The additional funds for the tunnel mark an improvement in Tajik-Iran relations which had deteriorated markedly in 2015, when the last improvements to the tunnel were made. That year, the Tajik government cracked down hard on the Islamic Renaissance Party (IRPT). In late December 2015, Iran hosted the 29th Islamic Unity Conference and sat IRPT representatives right next to the Tajik delegation. In the ensuing years, Tajikistan has periodically slipped negative references to Iran into key moments. For example, a state TV documentary that aired in the late summer of 2017 accused Iran of stoking the 1992-1997 Tajik Civil War by providing funds to the Islamist opposition and training militants.

But even before the IRPT argument, the Tajik-Iran bilateral was periodically rocky. Indeed, in 2014, Seyed Mahmoud Sadri — who media reports referred to as the “caretaker” of the Iranian diplomatic mission in Dushanbe at the time — was quoted as rejecting reports that Tajik-Iranian cooperation had declined.

The ebbs and flows of Tajikistan-Iran relations are influenced by many moons, perhaps the largest being the associated relationship between Tajikistan and Saudi Arabia, Iran’s nemesis. The current tide is no different.

As an analysis in Al-Monitor noted recently, Iran has been on the hunt for relief from U.S. sanctions and looking to Asia in particular.

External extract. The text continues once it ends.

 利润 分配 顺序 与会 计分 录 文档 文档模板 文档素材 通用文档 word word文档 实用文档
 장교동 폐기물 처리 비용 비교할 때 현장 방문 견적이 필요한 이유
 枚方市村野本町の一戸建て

The first foreign trips by Iranian President Hassan Rouhani since May 8 — when Iran announced it would no longer hold to all of the commitments of the nuclear deal reached in 2015 (which U.S. President Doanld Trump withdrew from in May 2018) — were to Kyrgyzstan and Tajikistan in June.

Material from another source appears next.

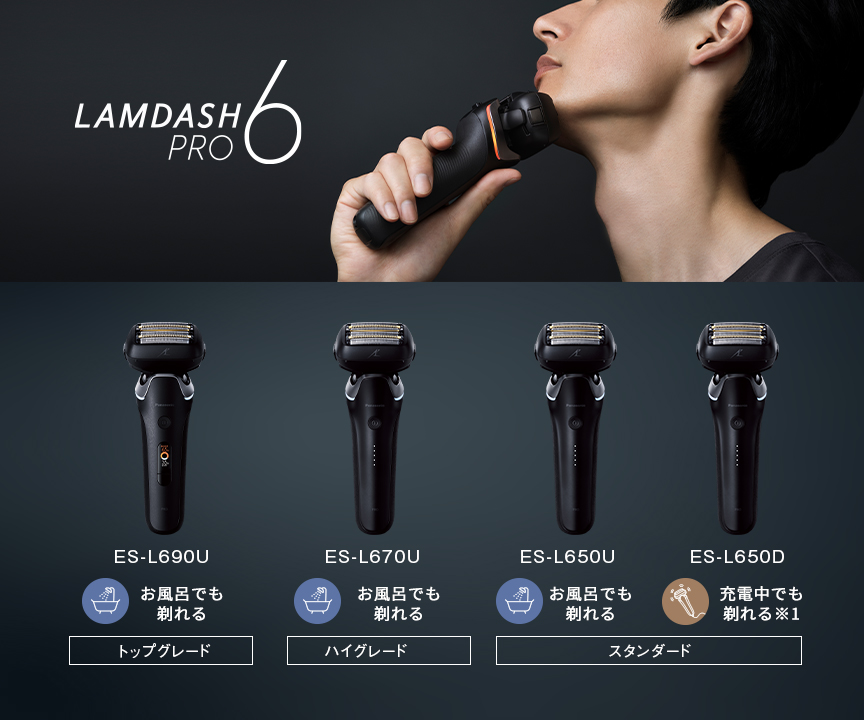 ラムダッシュPRO 6枚刃 | メンズシェーバー | Panasonic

In Kyrgyzstan, Rouhani attended the Shanghai Cooperation Organization summit. Iran is an observer of the group that includes China, Russia, Kazakhstan, Kyrgyzstan, Tajikistan, Uzbekistan, India and Pakistan as members. In Tajikistan, Rouhani attended the Conference on Interaction and Confidence-Building Measures (CICA). Between the two summits, Rouhani got facetime with key leaders like Chinese President Xi Jinping and Russian President Vladimir Putin, not to mention Tajik President Emomali Rahmon, of course.

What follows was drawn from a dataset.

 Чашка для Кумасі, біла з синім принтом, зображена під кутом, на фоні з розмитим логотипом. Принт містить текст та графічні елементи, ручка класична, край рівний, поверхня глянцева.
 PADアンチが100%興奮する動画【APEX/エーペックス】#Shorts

The moment is ripe, for many reasons, for a thaw in relations between Iran and Tajikistan. Last month, Eurasianet noted that an Iranian news website had deleted an old interview with the IRPT’s leader, Muhiddin Kabiri, and officials had made other comments underscoring a distancing from the party. In turn, in early June Tajikistan’s foreign minister skipped the Organization for Islamic Cooperation summit in Saudi Arabia to visit Tehran. The tunnel news this week is just another hint that the pendulum is tilting Tajikistan back toward Iran for now.